An example prompt looks like this:
Read skills/add-data-pipeline.md and create a new topic called "letterboxd_film". It should contain all entities with a letterbox film id. The topic should be saved in "video".
Ideas
A collection of ideas I might do in the future or that others can try to do:
- Create a website to use query (with examples) to see which data is missing (e.g. do all nonprofit organizations have a donation link available).
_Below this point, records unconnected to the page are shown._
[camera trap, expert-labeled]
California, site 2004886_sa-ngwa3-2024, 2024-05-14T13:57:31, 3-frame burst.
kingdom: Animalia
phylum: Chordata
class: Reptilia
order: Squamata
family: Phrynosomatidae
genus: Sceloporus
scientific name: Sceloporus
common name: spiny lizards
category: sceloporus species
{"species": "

This could return a list (sorted by "number of properties" as a popularity metric).
- use
latest-all.nt.bz2instead oflatest-truthy.nt.bz2to get qualifiers, references, deprecated statements, and rank information (3-4x larger but provides full RDF structure, which would for example allow
social media followers)
Ideas for more Datasets
- use the billboard dataset, to further enrich the artist/album/song data: https://www.kaggle.com/datasets/ludmin/billboard
- enrich the artist/album/song data using Music Brainz Dataset or some other datasets like lastfm.
Contributing
Contributions are welcome. Open an issue if you want to report a bug, have an idea for another data pipeline or want to propose a change.
License
All code in this project is licensed under the MIT License.
Wikidata content is available under CC0 1.0 Universal.